Adhaura: It is situated at a height of 2000 feet from the sea level on Kaimur plateau at a Distance of 58 Kms from Bhabua. Hills and surrounding forest make it an ideal tourist spot.
Baidyanath: village is situated at 9 kms south of Ramgarh block headquarters. A Shiva temple built by the late Pratihar dynasty is located here. Coins and valuables of historical importance have been unearthed here.
Bhabua: Bhabua is the headquarters of Kaimur district. This municipal town lies 14 Km south of G. T. Road connected by a road to be reached from Bhabua Road Railway station on Grand Chord Railway line.
Bhagwanpur: Bhagwanpur is situated 11 Km south of Bhabua near the Kaimur hills. It is said to have been the seat of power of Kumar Chandrasen Saran Singh, who claimed his descent from Paras. It was confiscated by Sher Shah from Raja Shaliwahan but later restored to his successor during the reign of Akbar.

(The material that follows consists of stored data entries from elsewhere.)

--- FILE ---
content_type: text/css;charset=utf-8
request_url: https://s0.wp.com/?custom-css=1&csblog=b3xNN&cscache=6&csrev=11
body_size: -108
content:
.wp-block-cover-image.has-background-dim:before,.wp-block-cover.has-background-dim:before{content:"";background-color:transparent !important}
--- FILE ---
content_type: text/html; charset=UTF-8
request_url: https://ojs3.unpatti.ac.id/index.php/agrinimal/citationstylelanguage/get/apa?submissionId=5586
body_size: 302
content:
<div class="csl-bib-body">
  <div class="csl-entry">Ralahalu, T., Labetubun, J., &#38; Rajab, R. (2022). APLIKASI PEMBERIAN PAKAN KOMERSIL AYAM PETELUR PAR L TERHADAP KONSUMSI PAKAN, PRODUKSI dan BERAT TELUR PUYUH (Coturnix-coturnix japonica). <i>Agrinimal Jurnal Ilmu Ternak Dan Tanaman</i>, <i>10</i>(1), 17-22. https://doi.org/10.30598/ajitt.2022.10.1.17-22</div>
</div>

Chainpur: Situated 11 Km west of Bhabua headquarters it is credited with a great mausoleum of Bakhtiar Khan, who is said to have married the daughter of Sher Shah. The fort at Chainpur is a structure of Suri or Akbar period. The Hindu shrine of "Harsu Brahm" is famous in the locality. It is said that Kanyalkubya priest of Raja Shaliwahan, named Harshu Pandey, ended his life in protest against demolition of his house but during his cremation was seen standing at the cremation site at Varanasi.
Chorghatia: Chorghatia village in Adhaura block is an excellent beauty spot with a waterfall amidst beautiful scenery.
Durauli: Durauli village situated 8 Km North -East of Ramgarh contains two old temples built by the Cheros.
Ramgarh: Ramgarh village in the Bhagwanpur block in Bhabua Subdivision contains the famous Mundeshwari temple, built on a hilltop at a height of about 600 feet. Inscriptions of archeological importance found here describe the temple to be old enough to have been built around the year 635 A.D.